La selección se acabó traicionando. Miró tanto a Italia que acabó sintiéndose protagonista de un extraño y frustrante viaje al pasado, como si ese paréntesis glorioso (del 2008 al 2012 alcanzó para hollar el Everest logrando un Mundial y dos Eurocopas consecutivas) no hubiera existido. Renegó del balón, jamás se vio a La Roja tratarlo con tanto desprecio, a patadón limpio lo torturaron Ramos, Juanfran, Alba..., sin saber que estaban firmando su condena. Italia, en cambio, no se encerró en su área.

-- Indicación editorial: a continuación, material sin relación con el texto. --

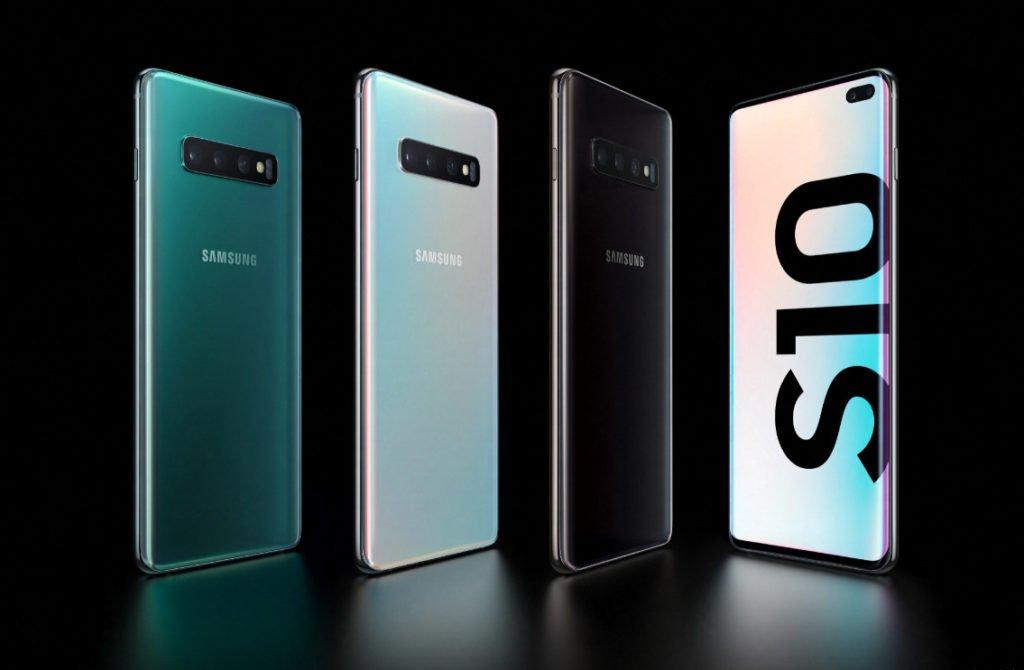 Samsung Galaxy S10 значительно подешевел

Conte impartió una cátedra a Del Bosque, un técnico tan fiel a sus ideas (repitió cuatro veces la misma alineación en la Eurocopa) que acabó sin aire en la orilla. Con Italia, hace ya ocho años, empezó todo. Fue cuando Cesc, en la tanda de penaltis, enseñó el camino del éxito que luego prolongó Iniesta con un disparo eterno. Y con Italia termina ahora también todo. Es tiempo de cambio para una selección que dejó de ser ganadora, acostumbrándose a lo que era antes. Un equipo que prometía mucho, pero, al final, no cumplía nada. Hay jugadas que ilustran la estrepitosa caída del imperio español, sostenido siempre sobre el gobierno del balón. Cuando no lo tuvo, se quedó sin voz. Ni discurso.

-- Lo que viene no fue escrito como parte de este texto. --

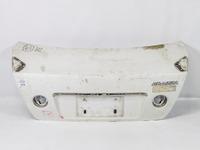 Крышка багажника белая с отверстиями под спойлер TOYOTA ALTEZZA GITA XE10 1998-2005
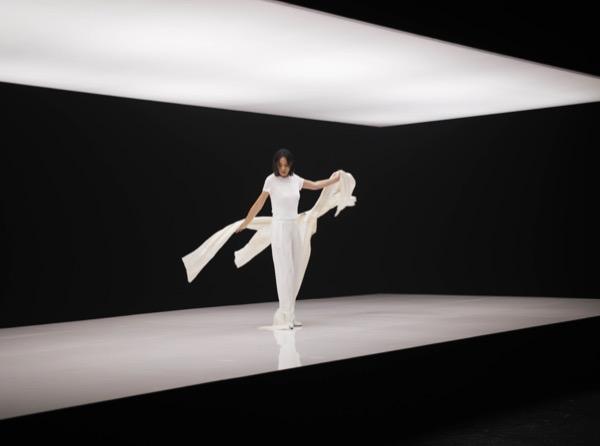 4《黄金年代》MV「大美无形、大繁至简」的现代舞为概念主轴.jpg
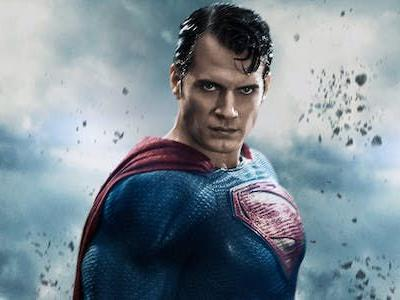 Henry Cavill Responds To Superman Rumors In The Most Bizarre Possible Way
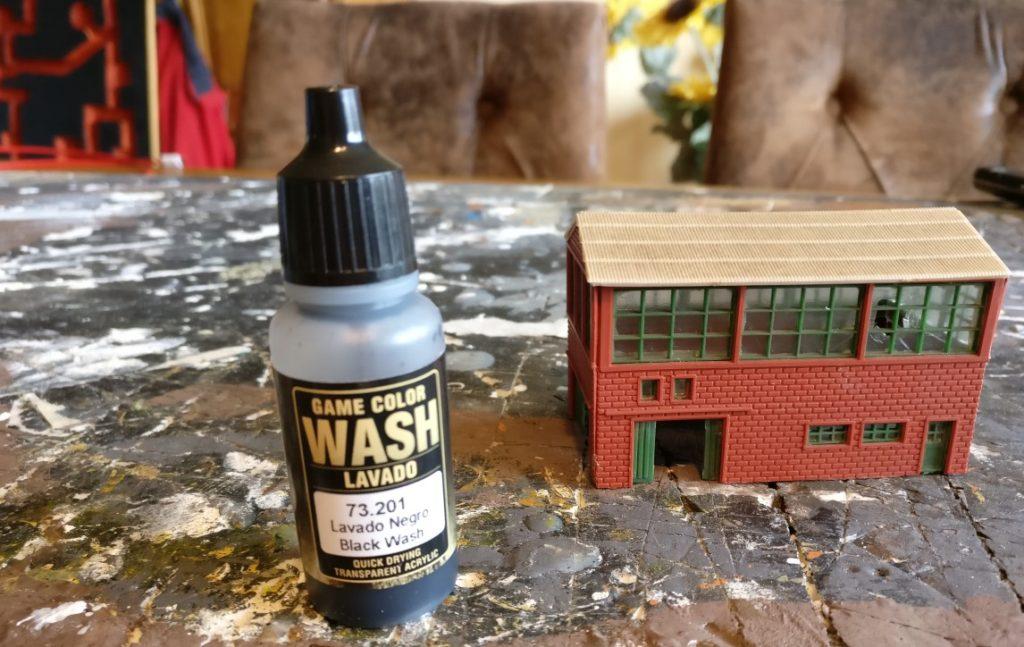 Der Game Color 73.201 Black Wash hilft beim Bau (Aufhübschen) von Industriehallen.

Sergio Ramos no tenía que hacer la falta que hizo. De Gea tenía que ordenar la barrera de forma adecuada. Y la defensa, además, descuidaba la obligación de estar atenta a cualquier rechace. O sea, de desastre en desastre hasta el caos final, que coloca a la gran España en los libros de historia. El presente ya no le pertenece a este grupo de futbolistas.